On what technology would you like to depend?
While I was still thinking about technology-dependence last week, I happened to read an assertion in Jonathon Lyons' The House of Wisdom (p. 32) that "Accurate timekeeping would one day free society from the dictates of sunrise and sunset and recast the day or the hour as an abstract notion distinct from daily experience." This seemed a fairly peculiar idea of freedom given that, in Lyons' own words, it resulted in "the regular ringing of monastery bells" and "the tentative beginnings of an organized social order". Did we simply exchange slavery to the Sun for slavery to the clock?
Lyons goes on to claim that timekeeping enabled people to see "the universe as something that could be measured, calculated and controlled." I assume that Lyons was thinking about the "controlled" part when he wrote about the freedom brought about clocks, even though a clock by itself obviously contributes only to the "measured" part.
Kevin Kelly's What Technology Wants makes much of the idea that technology gives us choices. Kelly has some vague idea that technology is important, and I have no clear idea of what he thinks it wants.

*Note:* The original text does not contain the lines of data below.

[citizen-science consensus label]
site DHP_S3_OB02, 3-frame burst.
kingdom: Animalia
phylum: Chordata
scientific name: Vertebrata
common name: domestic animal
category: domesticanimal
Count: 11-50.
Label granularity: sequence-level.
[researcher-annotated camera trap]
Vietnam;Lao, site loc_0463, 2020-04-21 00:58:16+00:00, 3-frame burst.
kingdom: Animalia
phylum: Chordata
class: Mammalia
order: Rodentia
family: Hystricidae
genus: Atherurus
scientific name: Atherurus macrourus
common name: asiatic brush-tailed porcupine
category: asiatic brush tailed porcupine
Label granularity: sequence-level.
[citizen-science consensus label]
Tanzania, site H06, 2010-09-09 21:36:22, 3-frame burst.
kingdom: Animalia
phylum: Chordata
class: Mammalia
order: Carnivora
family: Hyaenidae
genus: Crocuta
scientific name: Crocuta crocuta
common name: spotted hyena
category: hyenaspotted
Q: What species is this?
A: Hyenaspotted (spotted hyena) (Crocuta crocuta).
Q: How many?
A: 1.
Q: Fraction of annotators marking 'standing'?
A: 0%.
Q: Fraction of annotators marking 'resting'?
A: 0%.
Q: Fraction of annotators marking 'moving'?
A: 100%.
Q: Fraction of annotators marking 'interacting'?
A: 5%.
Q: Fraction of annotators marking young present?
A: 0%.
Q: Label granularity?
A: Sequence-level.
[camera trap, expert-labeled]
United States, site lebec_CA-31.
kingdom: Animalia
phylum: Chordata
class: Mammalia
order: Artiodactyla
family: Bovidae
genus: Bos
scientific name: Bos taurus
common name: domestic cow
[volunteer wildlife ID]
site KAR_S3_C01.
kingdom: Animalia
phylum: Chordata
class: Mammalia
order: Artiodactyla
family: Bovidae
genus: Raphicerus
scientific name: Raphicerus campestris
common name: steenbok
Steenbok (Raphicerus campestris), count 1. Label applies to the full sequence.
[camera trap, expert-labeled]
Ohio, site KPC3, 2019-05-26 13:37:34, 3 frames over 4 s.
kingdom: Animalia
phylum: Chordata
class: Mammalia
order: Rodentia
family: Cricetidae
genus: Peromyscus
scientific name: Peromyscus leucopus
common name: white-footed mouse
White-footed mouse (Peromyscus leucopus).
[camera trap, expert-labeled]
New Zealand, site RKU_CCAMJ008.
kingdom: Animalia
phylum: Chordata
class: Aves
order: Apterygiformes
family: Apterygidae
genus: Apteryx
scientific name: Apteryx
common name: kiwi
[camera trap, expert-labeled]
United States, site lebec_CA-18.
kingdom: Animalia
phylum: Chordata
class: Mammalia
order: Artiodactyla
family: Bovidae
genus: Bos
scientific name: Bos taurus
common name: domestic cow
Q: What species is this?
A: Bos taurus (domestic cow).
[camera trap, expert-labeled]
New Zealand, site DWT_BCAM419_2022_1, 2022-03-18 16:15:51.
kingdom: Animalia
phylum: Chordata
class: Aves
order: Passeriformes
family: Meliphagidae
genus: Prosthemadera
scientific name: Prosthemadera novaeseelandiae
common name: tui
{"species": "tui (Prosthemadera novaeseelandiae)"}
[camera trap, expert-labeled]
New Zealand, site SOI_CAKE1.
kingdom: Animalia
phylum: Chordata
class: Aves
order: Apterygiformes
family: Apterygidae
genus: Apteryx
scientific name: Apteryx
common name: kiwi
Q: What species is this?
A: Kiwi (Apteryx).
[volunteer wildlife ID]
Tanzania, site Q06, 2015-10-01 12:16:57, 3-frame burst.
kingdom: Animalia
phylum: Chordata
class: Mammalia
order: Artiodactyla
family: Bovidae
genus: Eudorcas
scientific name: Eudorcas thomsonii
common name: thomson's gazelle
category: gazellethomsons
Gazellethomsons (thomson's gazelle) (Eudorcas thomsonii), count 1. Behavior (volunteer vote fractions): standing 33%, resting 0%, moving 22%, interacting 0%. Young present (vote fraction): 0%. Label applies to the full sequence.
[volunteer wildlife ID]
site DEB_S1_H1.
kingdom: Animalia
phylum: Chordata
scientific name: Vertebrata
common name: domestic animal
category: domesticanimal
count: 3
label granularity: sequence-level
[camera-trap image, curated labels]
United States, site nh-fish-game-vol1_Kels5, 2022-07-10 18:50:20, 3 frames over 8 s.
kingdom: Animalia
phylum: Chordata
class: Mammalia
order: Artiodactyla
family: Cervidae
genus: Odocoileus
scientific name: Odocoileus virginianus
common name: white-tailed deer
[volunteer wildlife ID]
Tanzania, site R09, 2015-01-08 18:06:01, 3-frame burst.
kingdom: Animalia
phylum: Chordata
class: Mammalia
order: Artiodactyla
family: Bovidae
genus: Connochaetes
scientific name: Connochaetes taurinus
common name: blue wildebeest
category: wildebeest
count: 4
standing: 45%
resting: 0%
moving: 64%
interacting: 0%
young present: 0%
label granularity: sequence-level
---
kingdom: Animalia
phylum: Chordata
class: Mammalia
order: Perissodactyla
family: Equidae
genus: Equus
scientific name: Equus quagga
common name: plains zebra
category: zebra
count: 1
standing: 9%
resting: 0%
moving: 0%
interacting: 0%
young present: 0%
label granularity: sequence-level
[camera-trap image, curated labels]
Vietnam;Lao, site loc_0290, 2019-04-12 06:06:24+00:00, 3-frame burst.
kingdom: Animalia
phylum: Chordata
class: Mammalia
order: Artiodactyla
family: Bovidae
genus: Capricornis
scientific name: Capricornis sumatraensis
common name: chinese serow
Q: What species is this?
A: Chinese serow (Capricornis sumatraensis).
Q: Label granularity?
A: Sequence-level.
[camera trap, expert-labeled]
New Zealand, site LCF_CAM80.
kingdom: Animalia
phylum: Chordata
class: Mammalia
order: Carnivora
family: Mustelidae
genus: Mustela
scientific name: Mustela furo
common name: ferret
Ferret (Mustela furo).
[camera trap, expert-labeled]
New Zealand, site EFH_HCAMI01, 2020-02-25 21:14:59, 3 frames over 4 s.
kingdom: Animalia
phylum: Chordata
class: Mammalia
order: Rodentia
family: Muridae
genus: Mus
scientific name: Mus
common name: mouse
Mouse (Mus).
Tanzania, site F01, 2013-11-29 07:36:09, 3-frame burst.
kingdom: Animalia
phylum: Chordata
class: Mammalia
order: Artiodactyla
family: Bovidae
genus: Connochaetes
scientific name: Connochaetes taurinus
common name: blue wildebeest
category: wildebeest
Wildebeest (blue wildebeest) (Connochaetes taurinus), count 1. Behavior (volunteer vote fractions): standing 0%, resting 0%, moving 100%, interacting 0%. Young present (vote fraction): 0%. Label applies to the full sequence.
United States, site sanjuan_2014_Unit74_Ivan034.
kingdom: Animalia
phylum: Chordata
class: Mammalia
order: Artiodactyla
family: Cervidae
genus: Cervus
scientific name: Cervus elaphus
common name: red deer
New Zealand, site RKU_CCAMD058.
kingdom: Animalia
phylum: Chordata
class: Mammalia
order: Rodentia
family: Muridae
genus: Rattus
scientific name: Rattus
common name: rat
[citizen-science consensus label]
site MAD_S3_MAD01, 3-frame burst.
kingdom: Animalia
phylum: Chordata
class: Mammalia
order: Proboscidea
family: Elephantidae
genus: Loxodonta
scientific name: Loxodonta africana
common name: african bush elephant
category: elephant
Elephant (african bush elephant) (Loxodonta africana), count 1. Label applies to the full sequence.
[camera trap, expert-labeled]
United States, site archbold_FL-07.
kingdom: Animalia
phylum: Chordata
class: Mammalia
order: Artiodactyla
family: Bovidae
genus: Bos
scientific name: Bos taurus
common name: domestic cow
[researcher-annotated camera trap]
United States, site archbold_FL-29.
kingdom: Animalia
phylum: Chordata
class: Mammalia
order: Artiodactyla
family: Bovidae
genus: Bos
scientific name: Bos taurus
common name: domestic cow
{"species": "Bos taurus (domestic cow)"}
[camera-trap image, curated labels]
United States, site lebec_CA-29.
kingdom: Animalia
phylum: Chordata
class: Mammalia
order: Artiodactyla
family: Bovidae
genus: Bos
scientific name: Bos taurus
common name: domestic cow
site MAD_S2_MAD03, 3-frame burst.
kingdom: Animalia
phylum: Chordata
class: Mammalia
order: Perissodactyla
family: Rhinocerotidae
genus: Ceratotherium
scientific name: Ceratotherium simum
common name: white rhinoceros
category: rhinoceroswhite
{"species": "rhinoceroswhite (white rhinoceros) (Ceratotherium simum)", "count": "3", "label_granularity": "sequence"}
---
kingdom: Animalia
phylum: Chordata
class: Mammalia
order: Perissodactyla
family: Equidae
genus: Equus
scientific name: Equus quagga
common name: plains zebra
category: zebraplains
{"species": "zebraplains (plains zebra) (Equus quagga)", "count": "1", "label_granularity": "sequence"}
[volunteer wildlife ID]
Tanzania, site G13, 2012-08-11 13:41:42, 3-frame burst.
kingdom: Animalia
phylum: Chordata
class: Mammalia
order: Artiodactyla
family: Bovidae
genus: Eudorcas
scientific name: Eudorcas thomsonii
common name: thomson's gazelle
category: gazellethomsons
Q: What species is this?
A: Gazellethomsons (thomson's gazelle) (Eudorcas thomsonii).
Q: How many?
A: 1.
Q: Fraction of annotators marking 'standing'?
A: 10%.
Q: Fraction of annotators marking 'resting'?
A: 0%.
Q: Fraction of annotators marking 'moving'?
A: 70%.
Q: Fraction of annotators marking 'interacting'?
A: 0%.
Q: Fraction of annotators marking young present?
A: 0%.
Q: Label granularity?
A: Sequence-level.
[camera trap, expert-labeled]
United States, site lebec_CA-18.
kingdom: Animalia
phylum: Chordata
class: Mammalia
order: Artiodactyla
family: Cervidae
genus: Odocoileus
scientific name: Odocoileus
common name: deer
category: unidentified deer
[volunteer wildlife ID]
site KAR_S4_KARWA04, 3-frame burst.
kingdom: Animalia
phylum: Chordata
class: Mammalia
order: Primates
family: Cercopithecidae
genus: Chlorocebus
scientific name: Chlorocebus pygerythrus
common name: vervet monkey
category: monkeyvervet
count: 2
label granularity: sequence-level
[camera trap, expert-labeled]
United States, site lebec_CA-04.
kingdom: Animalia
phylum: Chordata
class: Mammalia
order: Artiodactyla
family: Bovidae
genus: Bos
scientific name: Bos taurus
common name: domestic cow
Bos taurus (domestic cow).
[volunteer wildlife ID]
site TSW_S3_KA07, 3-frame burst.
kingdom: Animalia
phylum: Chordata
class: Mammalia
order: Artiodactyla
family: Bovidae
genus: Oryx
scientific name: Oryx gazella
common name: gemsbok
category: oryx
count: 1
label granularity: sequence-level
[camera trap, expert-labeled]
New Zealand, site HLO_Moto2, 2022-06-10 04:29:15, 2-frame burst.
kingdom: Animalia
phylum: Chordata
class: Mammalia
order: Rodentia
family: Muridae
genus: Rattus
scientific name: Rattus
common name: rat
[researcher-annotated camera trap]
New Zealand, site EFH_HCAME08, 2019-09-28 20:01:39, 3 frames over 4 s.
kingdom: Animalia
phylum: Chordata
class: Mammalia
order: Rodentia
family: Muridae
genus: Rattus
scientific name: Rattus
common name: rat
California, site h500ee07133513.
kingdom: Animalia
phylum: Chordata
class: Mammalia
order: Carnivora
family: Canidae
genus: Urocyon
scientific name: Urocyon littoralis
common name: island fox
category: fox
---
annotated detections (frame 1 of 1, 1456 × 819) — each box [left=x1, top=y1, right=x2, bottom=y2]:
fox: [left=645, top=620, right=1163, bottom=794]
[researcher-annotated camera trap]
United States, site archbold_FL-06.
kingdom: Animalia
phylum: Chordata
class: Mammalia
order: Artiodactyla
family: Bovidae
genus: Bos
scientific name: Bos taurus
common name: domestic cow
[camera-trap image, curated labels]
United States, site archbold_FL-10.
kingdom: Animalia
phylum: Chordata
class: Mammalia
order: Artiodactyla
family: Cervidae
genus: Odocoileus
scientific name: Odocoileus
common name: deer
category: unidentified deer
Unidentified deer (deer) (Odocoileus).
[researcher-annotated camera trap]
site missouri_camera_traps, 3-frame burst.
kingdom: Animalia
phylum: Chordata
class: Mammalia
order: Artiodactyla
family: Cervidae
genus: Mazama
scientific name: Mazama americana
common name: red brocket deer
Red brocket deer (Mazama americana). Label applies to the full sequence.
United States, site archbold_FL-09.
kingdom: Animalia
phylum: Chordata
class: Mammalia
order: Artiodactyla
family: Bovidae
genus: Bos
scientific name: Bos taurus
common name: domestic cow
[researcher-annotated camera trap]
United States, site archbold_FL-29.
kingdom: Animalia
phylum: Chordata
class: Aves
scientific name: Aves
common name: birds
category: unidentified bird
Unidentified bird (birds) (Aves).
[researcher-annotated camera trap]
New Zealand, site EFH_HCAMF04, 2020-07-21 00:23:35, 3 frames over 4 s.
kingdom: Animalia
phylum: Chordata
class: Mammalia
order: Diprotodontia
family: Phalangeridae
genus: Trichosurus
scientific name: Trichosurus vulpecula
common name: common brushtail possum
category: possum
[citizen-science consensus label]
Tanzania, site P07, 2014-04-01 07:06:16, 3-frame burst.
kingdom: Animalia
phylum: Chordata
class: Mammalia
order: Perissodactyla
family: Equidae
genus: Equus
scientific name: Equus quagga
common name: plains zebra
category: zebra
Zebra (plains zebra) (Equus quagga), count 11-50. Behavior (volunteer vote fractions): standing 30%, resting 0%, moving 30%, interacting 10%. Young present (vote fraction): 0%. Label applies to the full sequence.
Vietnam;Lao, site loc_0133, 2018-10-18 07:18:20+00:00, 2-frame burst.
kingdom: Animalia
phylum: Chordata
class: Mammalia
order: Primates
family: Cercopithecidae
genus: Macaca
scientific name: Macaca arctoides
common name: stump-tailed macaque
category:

Nonetheless, I can see the point that the invention of clocks, for example, gives us a choice between organising our days according to the Sun, or according to clocks.
I think "us", as opposed to "me", is an important word here. I like to rise with the Sun and get to work as soon as I have eaten my breakfast. But we Australians have made a social and economic agreement that shops and offices will open at 9am, or thereabouts, irrespective of what the Sun and I like to do. Being part of this society, I have to co-operate with it.
So perhaps Lyons isn't so peculiar, given that he refers to "freeing society" and not necessarily freeing individuals. As much as modern society is dependent on clocks, electricity, telephones and the rest, we at least arguably chose to depend on those technologies rather than the Sun, human muscle and smoke signals. So long as society chooses its technologies, rather than let its technologies choose it, society's freedom seems to be intact.